Three global industry bodies support 0% livestock carbon footprint argument for leather
15/10/2012
This meeting provided an opportunity to review progress on ongoing joint projects such as the prospects for an international leather mark, development of a database on legislation and standards in the leather sector, preparation of a technical information document on chromium III and chromium VI and preservatives available to leather producers. However, the main focus of the meeting was the report prepared for the UNIDO Leather Panel taking place at the same time on the methodology for calculating the carbon footprint of leather.
UNIDO and European representative body COTANCE have both said they want calculations of the carbon footprint of leather to be fairer. In light of the lack of a single methodology for working out leather’s environmental footprint, the organisations have brought to the attention of the industry a new technical report on the subject from Milan-based consultant Federico Brugnoli.
The Global Leather Co-ordinating Committee has warmly endorsed the Brugnoli report and representatives of ICHSLTA, ICT and IULTCS were also present at a follow-up meeting in Bologna on October 10 to welcome the formal adoption of the report.
The key point in the report is the conclusion on the “system boundaries” for leather production, the Global Leather Co-ordinating Committee has said. In this conclusion, Federico Brugnoli establishes that the calculation of the carbon footprint for leather production should begin at the slaughterhouse and end at the tannery gate when the leather is shipped.

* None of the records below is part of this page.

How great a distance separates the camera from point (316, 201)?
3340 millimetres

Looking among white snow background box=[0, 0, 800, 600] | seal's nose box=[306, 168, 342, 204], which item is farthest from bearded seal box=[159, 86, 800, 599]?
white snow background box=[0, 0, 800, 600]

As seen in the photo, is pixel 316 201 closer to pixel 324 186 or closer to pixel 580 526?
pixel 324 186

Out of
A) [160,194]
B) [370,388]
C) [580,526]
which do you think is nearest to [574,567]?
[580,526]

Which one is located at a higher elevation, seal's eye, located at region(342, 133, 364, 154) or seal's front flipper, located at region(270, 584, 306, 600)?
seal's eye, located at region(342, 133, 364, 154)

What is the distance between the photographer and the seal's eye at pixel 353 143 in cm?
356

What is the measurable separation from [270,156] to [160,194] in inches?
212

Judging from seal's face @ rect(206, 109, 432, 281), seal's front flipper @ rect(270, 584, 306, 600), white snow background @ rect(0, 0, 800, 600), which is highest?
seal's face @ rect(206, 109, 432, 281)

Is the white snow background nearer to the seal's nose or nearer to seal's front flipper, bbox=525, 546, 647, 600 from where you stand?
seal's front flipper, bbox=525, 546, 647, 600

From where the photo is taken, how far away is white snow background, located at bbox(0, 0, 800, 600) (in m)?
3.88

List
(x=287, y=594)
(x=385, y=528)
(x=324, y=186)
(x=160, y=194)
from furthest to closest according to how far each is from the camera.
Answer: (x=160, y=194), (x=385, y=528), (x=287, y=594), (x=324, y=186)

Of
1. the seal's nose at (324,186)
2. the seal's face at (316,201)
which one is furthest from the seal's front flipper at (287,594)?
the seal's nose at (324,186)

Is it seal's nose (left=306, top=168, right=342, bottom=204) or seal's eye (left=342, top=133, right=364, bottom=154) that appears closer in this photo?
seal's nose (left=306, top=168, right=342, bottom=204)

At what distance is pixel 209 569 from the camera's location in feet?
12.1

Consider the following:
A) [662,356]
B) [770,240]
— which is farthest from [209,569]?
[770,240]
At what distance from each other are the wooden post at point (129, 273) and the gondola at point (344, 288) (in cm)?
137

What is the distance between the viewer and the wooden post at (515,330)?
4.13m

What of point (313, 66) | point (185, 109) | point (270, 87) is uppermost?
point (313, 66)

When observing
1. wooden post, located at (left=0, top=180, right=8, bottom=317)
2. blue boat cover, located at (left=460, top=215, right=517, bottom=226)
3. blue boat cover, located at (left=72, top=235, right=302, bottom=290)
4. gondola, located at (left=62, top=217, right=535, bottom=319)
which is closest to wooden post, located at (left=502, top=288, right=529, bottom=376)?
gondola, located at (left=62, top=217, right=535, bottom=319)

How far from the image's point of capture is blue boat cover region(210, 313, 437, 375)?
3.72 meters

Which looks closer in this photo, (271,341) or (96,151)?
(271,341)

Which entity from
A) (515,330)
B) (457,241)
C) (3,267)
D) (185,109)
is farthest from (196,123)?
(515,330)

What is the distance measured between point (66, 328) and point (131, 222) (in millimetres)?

The effect of this would be to exclude any of the agricultural footprint involved in animal rearing from attaching to the hide or skin in most situations.
This is based on the concept, put forward originally in a scientific paper in1999, that in the case of co-products and by-products arising from renewable materials, the carbon footprint or other environmental footprints should be allocated to the “determining product”, that is the product for which demand determines the amount of production. In other words, animals are essentially raised and kept for meat, milk or wool and not for their hides and skins and therefore it is to those industries and not to leather that the environmental footprint of livestock should be allocated.
The partners within the The Global Leather Co-ordinating Committee have said they will now collaborate on a project to elaborate further the detailed calculation of carbon and other environmental footprints for leather based on “the rigorous application of reliable data obtained from key players in the industry sector”.